DOCUMENT SEGMENT ->
________________________
Answer:
The next step is to find the middle element in the sorted list by taking the left sublist of the middle element
Step-by-step explanation:
In order to understand the answer to the question properly; take note of the following steps;
Take for example;
Search the location of value 23 using binary search in the following:
23, 22, 30, 27, 31, 19, 35, 32, 42, 44.
Step 1: Sort the values;
19, 22, 23, 27, 30, 31, 32, 35, 42, 44
Step 2: Find the middle element in the sorted list.
This is done using the following formula low + ½(low + high)
where low = lowest index = 0
high = highest index = 9
mid = low + ½(0 + 9)
mid = 0 + ½(9)
mid = 0 + 4.5
mid = 4.5
mid = 4 (when we have a decimal point, we make use of only the integer part)
So, the midpoint is item on the 4th index; that's 30
Step 3: Compare the search element with the middle element in the sorted list
Step 4: If both are matched, then display "Given element is found!!!" and terminate the function.
Step 5 - If both are not matched, then check whether the search element is smaller or larger than the middle element. Is this true? No
Step 6 - If the search element is smaller than middle element, repeat steps 2 for the left sublist of the middle element. Is this true? Yes
...........
This is the part I need (so, I'll stop here).
Step 6 says repeat step 2 but by taking the left sublist of the middle element.
This means that; we'll chunk off every items at the right hand side of the midpoint; the midpoint then becomes the high; this gives us:
19, 22, 23, 27,30
..... This is the required next step
________________________
ROWS ->
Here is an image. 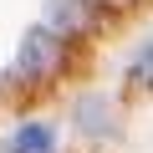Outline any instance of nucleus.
<instances>
[{
    "label": "nucleus",
    "mask_w": 153,
    "mask_h": 153,
    "mask_svg": "<svg viewBox=\"0 0 153 153\" xmlns=\"http://www.w3.org/2000/svg\"><path fill=\"white\" fill-rule=\"evenodd\" d=\"M92 21H97V0H51L46 5V26H56L66 41L92 31Z\"/></svg>",
    "instance_id": "4"
},
{
    "label": "nucleus",
    "mask_w": 153,
    "mask_h": 153,
    "mask_svg": "<svg viewBox=\"0 0 153 153\" xmlns=\"http://www.w3.org/2000/svg\"><path fill=\"white\" fill-rule=\"evenodd\" d=\"M123 82H128V92H143V97H153V41H143V46L128 56Z\"/></svg>",
    "instance_id": "5"
},
{
    "label": "nucleus",
    "mask_w": 153,
    "mask_h": 153,
    "mask_svg": "<svg viewBox=\"0 0 153 153\" xmlns=\"http://www.w3.org/2000/svg\"><path fill=\"white\" fill-rule=\"evenodd\" d=\"M66 56H71V41H66L56 26L36 21V26H26L10 71H16V82H21V87H41V82H56V76L66 71Z\"/></svg>",
    "instance_id": "1"
},
{
    "label": "nucleus",
    "mask_w": 153,
    "mask_h": 153,
    "mask_svg": "<svg viewBox=\"0 0 153 153\" xmlns=\"http://www.w3.org/2000/svg\"><path fill=\"white\" fill-rule=\"evenodd\" d=\"M76 133H82V138H92V143L117 138V107H112V97L87 92L82 102H76Z\"/></svg>",
    "instance_id": "2"
},
{
    "label": "nucleus",
    "mask_w": 153,
    "mask_h": 153,
    "mask_svg": "<svg viewBox=\"0 0 153 153\" xmlns=\"http://www.w3.org/2000/svg\"><path fill=\"white\" fill-rule=\"evenodd\" d=\"M5 153H56V123L26 117L5 133Z\"/></svg>",
    "instance_id": "3"
}]
</instances>
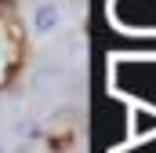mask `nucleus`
I'll return each mask as SVG.
<instances>
[{"instance_id":"obj_1","label":"nucleus","mask_w":156,"mask_h":153,"mask_svg":"<svg viewBox=\"0 0 156 153\" xmlns=\"http://www.w3.org/2000/svg\"><path fill=\"white\" fill-rule=\"evenodd\" d=\"M66 62L62 58H51V62H40L37 69L29 73V95L33 99H44V102H55L58 95H62V88H66Z\"/></svg>"},{"instance_id":"obj_2","label":"nucleus","mask_w":156,"mask_h":153,"mask_svg":"<svg viewBox=\"0 0 156 153\" xmlns=\"http://www.w3.org/2000/svg\"><path fill=\"white\" fill-rule=\"evenodd\" d=\"M62 26H66V7L58 0H40L29 11V33L37 40H47L55 33H62Z\"/></svg>"},{"instance_id":"obj_3","label":"nucleus","mask_w":156,"mask_h":153,"mask_svg":"<svg viewBox=\"0 0 156 153\" xmlns=\"http://www.w3.org/2000/svg\"><path fill=\"white\" fill-rule=\"evenodd\" d=\"M7 153H33V146H29V142H18L15 150H7Z\"/></svg>"},{"instance_id":"obj_4","label":"nucleus","mask_w":156,"mask_h":153,"mask_svg":"<svg viewBox=\"0 0 156 153\" xmlns=\"http://www.w3.org/2000/svg\"><path fill=\"white\" fill-rule=\"evenodd\" d=\"M0 153H7V146H4V142H0Z\"/></svg>"},{"instance_id":"obj_5","label":"nucleus","mask_w":156,"mask_h":153,"mask_svg":"<svg viewBox=\"0 0 156 153\" xmlns=\"http://www.w3.org/2000/svg\"><path fill=\"white\" fill-rule=\"evenodd\" d=\"M69 4H80V0H69Z\"/></svg>"}]
</instances>
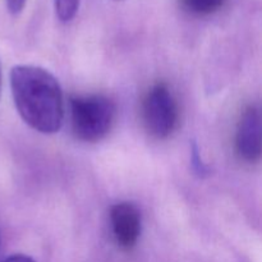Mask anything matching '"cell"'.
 Here are the masks:
<instances>
[{
    "label": "cell",
    "mask_w": 262,
    "mask_h": 262,
    "mask_svg": "<svg viewBox=\"0 0 262 262\" xmlns=\"http://www.w3.org/2000/svg\"><path fill=\"white\" fill-rule=\"evenodd\" d=\"M10 90L15 109L26 124L43 135L60 129L64 97L58 79L36 66H15L10 71Z\"/></svg>",
    "instance_id": "6da1fadb"
},
{
    "label": "cell",
    "mask_w": 262,
    "mask_h": 262,
    "mask_svg": "<svg viewBox=\"0 0 262 262\" xmlns=\"http://www.w3.org/2000/svg\"><path fill=\"white\" fill-rule=\"evenodd\" d=\"M71 106L72 132L84 142H99L106 137L117 117L115 104L104 95L74 96Z\"/></svg>",
    "instance_id": "7a4b0ae2"
},
{
    "label": "cell",
    "mask_w": 262,
    "mask_h": 262,
    "mask_svg": "<svg viewBox=\"0 0 262 262\" xmlns=\"http://www.w3.org/2000/svg\"><path fill=\"white\" fill-rule=\"evenodd\" d=\"M178 105L165 83H158L146 94L142 104V119L152 137H169L178 124Z\"/></svg>",
    "instance_id": "3957f363"
},
{
    "label": "cell",
    "mask_w": 262,
    "mask_h": 262,
    "mask_svg": "<svg viewBox=\"0 0 262 262\" xmlns=\"http://www.w3.org/2000/svg\"><path fill=\"white\" fill-rule=\"evenodd\" d=\"M110 223L115 242L123 250L137 245L141 235L142 219L138 207L132 202H118L110 209Z\"/></svg>",
    "instance_id": "277c9868"
},
{
    "label": "cell",
    "mask_w": 262,
    "mask_h": 262,
    "mask_svg": "<svg viewBox=\"0 0 262 262\" xmlns=\"http://www.w3.org/2000/svg\"><path fill=\"white\" fill-rule=\"evenodd\" d=\"M235 151L247 163L260 160L261 114L256 106H248L241 115L235 133Z\"/></svg>",
    "instance_id": "5b68a950"
},
{
    "label": "cell",
    "mask_w": 262,
    "mask_h": 262,
    "mask_svg": "<svg viewBox=\"0 0 262 262\" xmlns=\"http://www.w3.org/2000/svg\"><path fill=\"white\" fill-rule=\"evenodd\" d=\"M182 7L194 15H210L223 8L227 0H179Z\"/></svg>",
    "instance_id": "8992f818"
},
{
    "label": "cell",
    "mask_w": 262,
    "mask_h": 262,
    "mask_svg": "<svg viewBox=\"0 0 262 262\" xmlns=\"http://www.w3.org/2000/svg\"><path fill=\"white\" fill-rule=\"evenodd\" d=\"M54 7L59 20L71 22L78 12L79 0H54Z\"/></svg>",
    "instance_id": "52a82bcc"
},
{
    "label": "cell",
    "mask_w": 262,
    "mask_h": 262,
    "mask_svg": "<svg viewBox=\"0 0 262 262\" xmlns=\"http://www.w3.org/2000/svg\"><path fill=\"white\" fill-rule=\"evenodd\" d=\"M5 3H7L8 10L12 15L20 14L26 5V0H5Z\"/></svg>",
    "instance_id": "ba28073f"
},
{
    "label": "cell",
    "mask_w": 262,
    "mask_h": 262,
    "mask_svg": "<svg viewBox=\"0 0 262 262\" xmlns=\"http://www.w3.org/2000/svg\"><path fill=\"white\" fill-rule=\"evenodd\" d=\"M192 161H193V166H194V170L197 171L199 174H205L206 173V166L202 164V161H200L199 158V154H197V148H193V158H192Z\"/></svg>",
    "instance_id": "9c48e42d"
},
{
    "label": "cell",
    "mask_w": 262,
    "mask_h": 262,
    "mask_svg": "<svg viewBox=\"0 0 262 262\" xmlns=\"http://www.w3.org/2000/svg\"><path fill=\"white\" fill-rule=\"evenodd\" d=\"M3 262H35V260H33V258H31L30 256L20 255V253H18V255L10 256V257H8L7 260H4Z\"/></svg>",
    "instance_id": "30bf717a"
},
{
    "label": "cell",
    "mask_w": 262,
    "mask_h": 262,
    "mask_svg": "<svg viewBox=\"0 0 262 262\" xmlns=\"http://www.w3.org/2000/svg\"><path fill=\"white\" fill-rule=\"evenodd\" d=\"M0 90H2V71H0Z\"/></svg>",
    "instance_id": "8fae6325"
}]
</instances>
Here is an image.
________________________
TASK INSTRUCTIONS ->
**A)** Summarize the binary search explanation in two sentences.
**B)** In the binary search explanation, give the part that opens with the words containing "where low = lowest" and closes with "I'll stop here)." again, swapping "search element" for "target value".
**C)** Do these statements agree with the binary search explanation? (i) The values are sorted before the middle element is found. (ii) The midpoint of the sorted list is 31. (iii) When the calculated mid has a decimal point, it is rounded up. Answer yes or no for each, quoting the deciding words.
The entries are not needed for any of this work.

COMPLETE ANSWERS ->
**A)** The binary search explanation works through finding the value 23 in a list by first sorting the values and then locating the middle element, which is 30 at the 4th index. Since 23 is smaller than 30, step 2 is repeated on the left sublist: the items to the right of the midpoint are cut off, the midpoint becomes the high, and the list becomes 19, 22, 23, 27, 30.

**B)**
where low = lowest index = 0
high = highest index = 9
mid = low + ½(0 + 9)
mid = 0 + ½(9)
mid = 0 + 4.5
mid = 4.5
mid = 4 (when we have a decimal point, we make use of only the integer part)
So, the midpoint is item on the 4th index; that's 30
Step 3: Compare the target value with the middle element in the sorted list
Step 4: If both are matched, then display "Given element is found!!!" and terminate the function.
Step 5 - If both are not matched, then check whether the target value is smaller or larger than the middle element. Is this true? No
Step 6 - If the target value is smaller than middle element, repeat steps 2 for the left sublist of the middle element. Is this true? Yes
...........
This is the part I need (so, I'll stop here).

**C)**
(i) Yes: "Step 1: Sort the values;"
(ii) No: "So, the midpoint is item on the 4th index; that's 30"
(iii) No: "when we have a decimal point, we make use of only the integer part"